* **Problem to work on**: Tally the lines in the items below that contain the string "breaking", matching case exactly. Reply with the number alone.

* **Records**:
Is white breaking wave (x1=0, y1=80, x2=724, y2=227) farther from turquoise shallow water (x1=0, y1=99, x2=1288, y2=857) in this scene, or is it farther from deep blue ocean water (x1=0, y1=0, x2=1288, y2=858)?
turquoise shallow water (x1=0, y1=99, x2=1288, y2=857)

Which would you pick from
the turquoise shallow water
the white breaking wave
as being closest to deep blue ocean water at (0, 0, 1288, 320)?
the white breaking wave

...

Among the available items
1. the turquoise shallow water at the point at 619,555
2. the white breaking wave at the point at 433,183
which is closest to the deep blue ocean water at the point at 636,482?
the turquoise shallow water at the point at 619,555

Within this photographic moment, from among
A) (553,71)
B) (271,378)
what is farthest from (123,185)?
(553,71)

* **Complete response**: 4